Tasks to complete:
(1) Return the part of the Takata recall article from "An estimated 35-40" up to and including "during collisions.", copied word for word.
(2) In the Takata recall article, what propellant degraded when it was used without a desiccant?

Given passage:
Department of Transportation Adds Millions of Airbags to Takata Recall

Up until last week, there had been 28.8 million airbags recalled due to
defective inflators manufactured by Takata Corp. in Japan. Last week,
an additional recall by the Department of Transportation makes the Takata
inflators subject of the largest safety recall in United States history.

An estimated 35-40 million additional airbags with Takata inflators will
be recalled between May 2016 and December 2019. The phases of the recall
will be prioritized according to the age of the inflators, exposure to
high humidity, and fluctuating high temperatures.

The decision to recall more products comes after the
U.S. Department of Transportation (DOT) was able to confirm the root cause of the tendency of the inflators
to rupture. Over a hundred injuries and ten deaths have been caused by
ruptured inflators, which send shrapnel through the airbag into the vehicle
during collisions.

Independent Investigations Find Cause

Three independent investigations were reviewed by the National Highway
Traffic Safety Administration (NHTSA) and an independent expert. The findings
were disturbing. In airbags where the ammonium nitrate propellant was
used without a desiccant, the propellant degraded due to the passage of
time, moisture, and fluctuating high temperatures. The result is that
the propellant would burn too quickly, causing the inflator to rupture
and send shrapnel through the airbag.

The
current list of vehicles carrying recalled airbags is available but does not yet include
the recent addition. The NHTSA is being very clear about the science behind
the recalls, emphasizing the need for car owners to respond quickly to
have the recalled product replaced once informed. It is equally important
to ensure your car’s manufacturer has updated address and other
contact information. Though millions of recall notices have been sent
out, the families of some of those killed in airbag accidents say the
victims did not receive information about the recall.

Frustrations with Takata Run High

It appears the NHTSA may have save lives by beginning the airbag recall
immediately instead of waiting for the research to be completed. Administrators
say the most at-risk products have already been recalled thanks to NHTSA efforts.

[Spatial question entries]

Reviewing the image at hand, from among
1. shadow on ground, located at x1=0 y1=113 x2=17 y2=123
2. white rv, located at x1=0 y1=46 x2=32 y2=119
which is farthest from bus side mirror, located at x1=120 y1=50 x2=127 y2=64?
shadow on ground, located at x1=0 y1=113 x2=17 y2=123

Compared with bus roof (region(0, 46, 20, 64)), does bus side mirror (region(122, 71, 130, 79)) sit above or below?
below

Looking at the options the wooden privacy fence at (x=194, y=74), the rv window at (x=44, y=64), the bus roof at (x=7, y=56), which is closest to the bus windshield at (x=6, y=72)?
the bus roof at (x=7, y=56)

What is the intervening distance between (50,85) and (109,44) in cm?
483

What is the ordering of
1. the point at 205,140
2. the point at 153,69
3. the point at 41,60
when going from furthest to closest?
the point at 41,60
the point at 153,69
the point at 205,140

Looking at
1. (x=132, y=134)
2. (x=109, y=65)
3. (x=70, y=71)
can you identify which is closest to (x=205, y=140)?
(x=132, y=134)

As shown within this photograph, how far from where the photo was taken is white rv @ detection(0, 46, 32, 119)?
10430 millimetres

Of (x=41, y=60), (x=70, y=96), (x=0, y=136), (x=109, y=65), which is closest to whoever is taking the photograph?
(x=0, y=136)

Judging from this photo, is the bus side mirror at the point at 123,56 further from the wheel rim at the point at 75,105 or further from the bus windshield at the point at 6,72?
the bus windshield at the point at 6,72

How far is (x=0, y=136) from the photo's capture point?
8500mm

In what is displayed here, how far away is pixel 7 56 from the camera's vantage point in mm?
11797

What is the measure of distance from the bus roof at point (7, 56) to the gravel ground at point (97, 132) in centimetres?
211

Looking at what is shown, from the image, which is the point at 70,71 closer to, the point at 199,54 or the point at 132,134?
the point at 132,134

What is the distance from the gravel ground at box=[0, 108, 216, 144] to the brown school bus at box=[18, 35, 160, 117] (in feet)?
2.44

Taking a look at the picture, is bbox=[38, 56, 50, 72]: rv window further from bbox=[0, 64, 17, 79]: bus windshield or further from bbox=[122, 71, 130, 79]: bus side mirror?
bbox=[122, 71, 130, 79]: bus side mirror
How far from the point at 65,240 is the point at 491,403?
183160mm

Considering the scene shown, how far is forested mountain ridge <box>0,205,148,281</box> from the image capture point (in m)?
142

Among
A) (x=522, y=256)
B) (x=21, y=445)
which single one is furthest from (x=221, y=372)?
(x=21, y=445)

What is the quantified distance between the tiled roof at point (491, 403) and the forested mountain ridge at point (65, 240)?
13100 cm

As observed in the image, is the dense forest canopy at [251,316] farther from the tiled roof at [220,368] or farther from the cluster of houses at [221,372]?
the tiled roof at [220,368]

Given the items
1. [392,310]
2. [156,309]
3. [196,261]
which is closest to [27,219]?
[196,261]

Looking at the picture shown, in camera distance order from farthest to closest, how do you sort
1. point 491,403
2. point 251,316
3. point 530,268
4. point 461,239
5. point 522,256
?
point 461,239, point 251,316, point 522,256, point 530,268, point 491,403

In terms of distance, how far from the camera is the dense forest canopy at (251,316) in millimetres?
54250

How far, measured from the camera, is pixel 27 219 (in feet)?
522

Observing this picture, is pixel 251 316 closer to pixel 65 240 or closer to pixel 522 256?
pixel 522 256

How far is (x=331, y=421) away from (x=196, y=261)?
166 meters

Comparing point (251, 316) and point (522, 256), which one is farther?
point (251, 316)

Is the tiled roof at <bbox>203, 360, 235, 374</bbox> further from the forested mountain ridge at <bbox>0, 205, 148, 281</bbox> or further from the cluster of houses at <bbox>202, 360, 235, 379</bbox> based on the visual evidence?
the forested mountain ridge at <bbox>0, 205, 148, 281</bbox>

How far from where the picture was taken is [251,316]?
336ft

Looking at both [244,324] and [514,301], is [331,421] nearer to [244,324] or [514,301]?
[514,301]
* * *
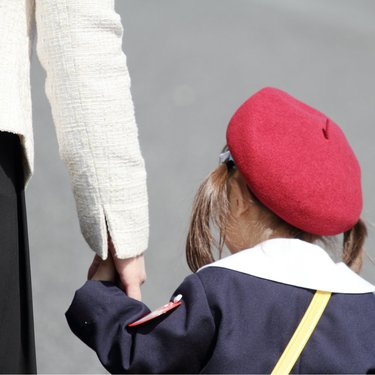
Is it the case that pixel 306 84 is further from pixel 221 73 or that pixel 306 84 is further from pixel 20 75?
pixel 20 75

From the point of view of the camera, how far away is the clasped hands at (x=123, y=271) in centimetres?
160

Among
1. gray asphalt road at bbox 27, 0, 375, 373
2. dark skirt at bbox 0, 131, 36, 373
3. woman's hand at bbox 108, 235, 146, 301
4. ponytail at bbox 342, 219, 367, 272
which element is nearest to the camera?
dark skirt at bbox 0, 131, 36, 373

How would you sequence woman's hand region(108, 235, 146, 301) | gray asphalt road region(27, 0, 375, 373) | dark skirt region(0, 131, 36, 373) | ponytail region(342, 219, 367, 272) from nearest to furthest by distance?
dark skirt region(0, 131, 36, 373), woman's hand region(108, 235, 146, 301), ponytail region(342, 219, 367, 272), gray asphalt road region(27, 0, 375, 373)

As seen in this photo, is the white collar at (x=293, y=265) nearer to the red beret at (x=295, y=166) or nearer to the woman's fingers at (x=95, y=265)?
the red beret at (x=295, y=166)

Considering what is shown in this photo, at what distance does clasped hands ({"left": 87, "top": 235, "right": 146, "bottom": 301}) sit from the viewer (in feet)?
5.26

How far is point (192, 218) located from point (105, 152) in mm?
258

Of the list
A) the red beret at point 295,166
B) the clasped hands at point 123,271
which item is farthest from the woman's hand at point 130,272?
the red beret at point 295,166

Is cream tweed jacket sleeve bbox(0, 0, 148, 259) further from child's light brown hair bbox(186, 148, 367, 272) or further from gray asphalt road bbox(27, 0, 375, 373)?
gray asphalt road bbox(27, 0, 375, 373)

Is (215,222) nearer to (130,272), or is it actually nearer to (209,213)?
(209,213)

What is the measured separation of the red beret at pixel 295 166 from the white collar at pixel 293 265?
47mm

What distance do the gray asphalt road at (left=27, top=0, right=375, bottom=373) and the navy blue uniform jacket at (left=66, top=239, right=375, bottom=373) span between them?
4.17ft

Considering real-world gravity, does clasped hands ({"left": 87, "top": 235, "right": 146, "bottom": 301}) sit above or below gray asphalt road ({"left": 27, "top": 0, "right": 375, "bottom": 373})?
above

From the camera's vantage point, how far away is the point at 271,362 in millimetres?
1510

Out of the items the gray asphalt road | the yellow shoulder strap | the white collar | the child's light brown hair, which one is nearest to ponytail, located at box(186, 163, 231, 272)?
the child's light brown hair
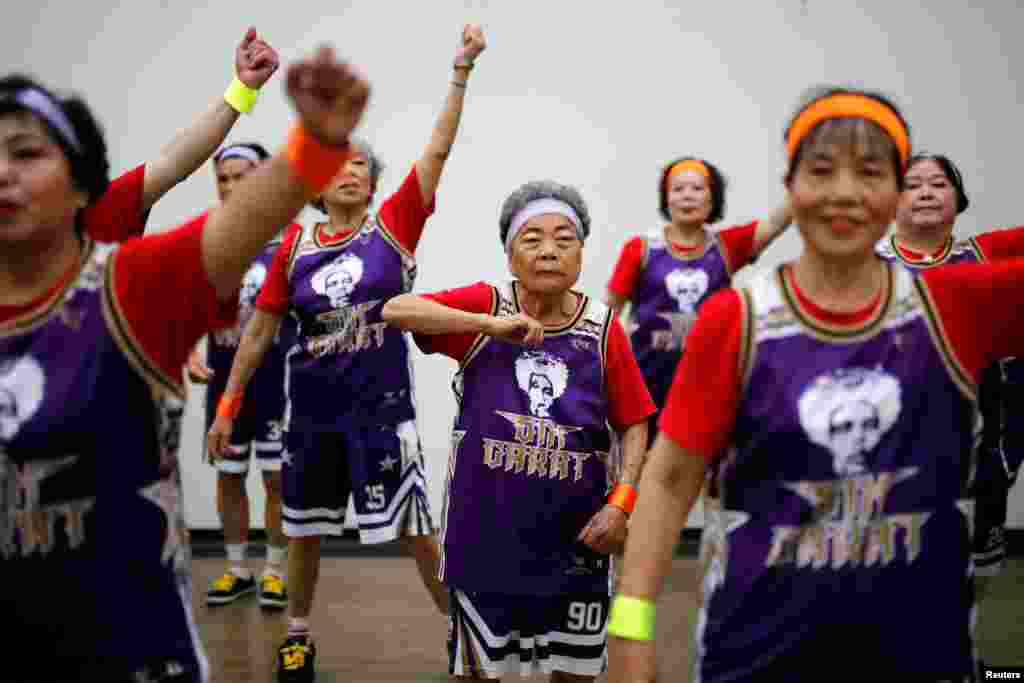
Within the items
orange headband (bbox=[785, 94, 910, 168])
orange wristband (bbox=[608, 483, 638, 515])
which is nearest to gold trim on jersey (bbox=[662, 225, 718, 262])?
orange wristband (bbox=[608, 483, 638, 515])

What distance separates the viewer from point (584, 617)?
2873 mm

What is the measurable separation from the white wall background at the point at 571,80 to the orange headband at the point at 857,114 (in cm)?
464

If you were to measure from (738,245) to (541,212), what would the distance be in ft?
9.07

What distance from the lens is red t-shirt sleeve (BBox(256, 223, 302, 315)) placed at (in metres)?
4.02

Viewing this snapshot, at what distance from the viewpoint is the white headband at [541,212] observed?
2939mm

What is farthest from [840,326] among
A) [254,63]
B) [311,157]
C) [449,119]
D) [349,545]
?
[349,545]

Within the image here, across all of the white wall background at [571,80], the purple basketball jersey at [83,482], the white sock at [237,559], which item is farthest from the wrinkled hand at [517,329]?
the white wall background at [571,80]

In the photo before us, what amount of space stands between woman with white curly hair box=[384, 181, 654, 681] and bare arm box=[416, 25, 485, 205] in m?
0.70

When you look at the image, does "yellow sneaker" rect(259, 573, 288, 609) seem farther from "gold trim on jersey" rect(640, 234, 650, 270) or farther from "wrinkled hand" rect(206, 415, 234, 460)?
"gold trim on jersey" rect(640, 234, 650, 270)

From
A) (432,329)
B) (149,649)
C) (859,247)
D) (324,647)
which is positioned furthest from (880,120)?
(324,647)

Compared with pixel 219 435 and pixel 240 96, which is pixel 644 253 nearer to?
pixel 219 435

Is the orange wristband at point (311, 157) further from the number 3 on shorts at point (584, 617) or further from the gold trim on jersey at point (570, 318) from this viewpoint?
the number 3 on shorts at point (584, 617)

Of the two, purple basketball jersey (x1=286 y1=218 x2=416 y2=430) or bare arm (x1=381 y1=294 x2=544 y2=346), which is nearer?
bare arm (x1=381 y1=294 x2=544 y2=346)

Responses:
(1)
An estimated 35-40 million additional airbags with Takata inflators will
be recalled between May 2016 and December 2019. The phases of the recall
will be prioritized according to the age of the inflators, exposure to
high humidity, and fluctuating high temperatures.

The decision to recall more products comes after the
U.S. Department of Transportation (DOT) was able to confirm the root cause of the tendency of the inflators
to rupture. Over a hundred injuries and ten deaths have been caused by
ruptured inflators, which send shrapnel through the airbag into the vehicle
during collisions.

(2) Ammonium nitrate.